GIVEN REQUEST:
In the commentary on the PFDJ below, what kind of undertaking was the Eritrean struggle?

start DOCUMENT SEGMENT

Are you a good person? Do you spread peace or hatred? Do you promote coexistence or infighting, harmony or discord, love or hate, stability or insecurity…? These are questions we have to ask ourselves every now and then.
What we own with certainty is the present moment, we strive to make our future better, but we cannot change the past. The Now is what we have. However, we are a product of our memories, the experiences that shape and define us. Selective and crooked memories make us a clone of the PFDJ hacks—arrogant and cruel lots who cannot live under the shade of the rule of law, justice, and stability. It makes us a nation of arrogant citizens under a perpetually failing government.
The PFDJ is a manipulator and it has found a ripe field in ignorant and docile attitude of some of our people who lack the ability to think critically. It has taken the people for granted and it forgets the Eritrean struggle was a voluntary
undertaking. Therefore, the PFDJ cannot keep blackmailing Eritreans forever—we struggled (as if they did that singlehandedly) we brought the country (as if the country was a goat they leashed and brought to the barn).
Yet, they do not understand the meaning of liberty—they never liberated the people but enslaved them instead. As rulers, they have failed miserably, and here is an example represented by the disrespectful speech by the PFDJ consul Washington, DC.

end DOCUMENT SEGMENT
start DATASET

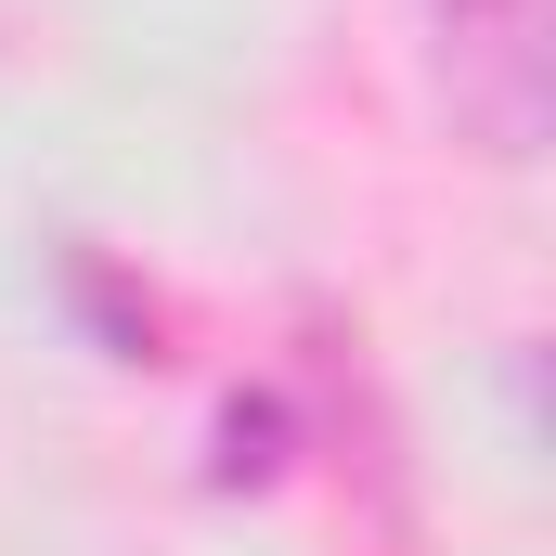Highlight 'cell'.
<instances>
[{
  "label": "cell",
  "mask_w": 556,
  "mask_h": 556,
  "mask_svg": "<svg viewBox=\"0 0 556 556\" xmlns=\"http://www.w3.org/2000/svg\"><path fill=\"white\" fill-rule=\"evenodd\" d=\"M440 52H453V91L492 117V142L531 130V104H544V0H440Z\"/></svg>",
  "instance_id": "1"
}]
</instances>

end DATASET

RESULT FOR THIS TASK:
A voluntary undertaking.